Sun, Dec 22, 2013 - Page 1 News List

Thai opposition to boycott February’s general election


Democrat party leader Abhisit Vejjajiva,center, speaks next to his party members during a press conference at the Democrat party in bangkok yesterday. Thailand’s main opposition Democrat Party announced it would boycott snap elections in the crisis-gripped kingdom, piling further pressure on the government as protesters prepare to ramp up rallies aimed at suspending democracy.

Photo: AFP

Thailand’s main opposition Democrat Party said yesterday that it would boycott February’s general election, deepening the country’s weekslong political crisis.

The party’s leader, former Thai prime minister Abhisit Vejjajiva, announced the boycott after a meeting of party executives.

He said the decision was made to try to ensure that political reforms are implemented.

The party’s position reflects the stand taken by street protesters demanding that Thai Prime Minister Yingluck Shinawatra step down ahead of the elections.

The demonstrators want an appointed interim government to institute reforms before any new polls are held.

The Democrats, who are closely allied with the protest movement, also led an election boycott in 2006 that helped destabilize the government and paved the way for a military coup that ousted then-Thai prime minister Thaksin Shinawatra, Yingluck’s older brother.

The protest movement, led by a former senior member of the Democrat Party, Suthep Thaugsuban, has said it will insist that the Feb. 2 elections not be held if Yingluck stays on as caretaker prime minister.

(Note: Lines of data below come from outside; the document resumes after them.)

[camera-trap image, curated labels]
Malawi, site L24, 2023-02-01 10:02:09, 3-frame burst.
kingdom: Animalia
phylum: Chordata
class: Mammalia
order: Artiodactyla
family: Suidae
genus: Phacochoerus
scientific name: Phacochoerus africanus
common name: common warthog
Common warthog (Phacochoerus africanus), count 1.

However, Abhisit distanced his party from that position, saying it respected the concept of elections.

Earlier yesterday, Yingluck formally proposed a plan for making political reforms after the election.

Thailand has been wracked by sometimes violent political conflict since the coup that toppled billionaire Thaksin, who was accused of corruption and abuse of power.

The protesters say Thai politics are hopelessly corrupt under Thaksin’s continuing influence, and that he buys his electoral support from the country’s urban and rural poor.

They accuse Yingluck of being Thaksin’s puppet, and believe that traditional one-man, one-vote democracy does not work because the poor are not educated enough to choose responsible leaders.

Thaksin’s supporters say he is disliked by Bangkok’s elite because he has shifted power away from the traditional ruling class.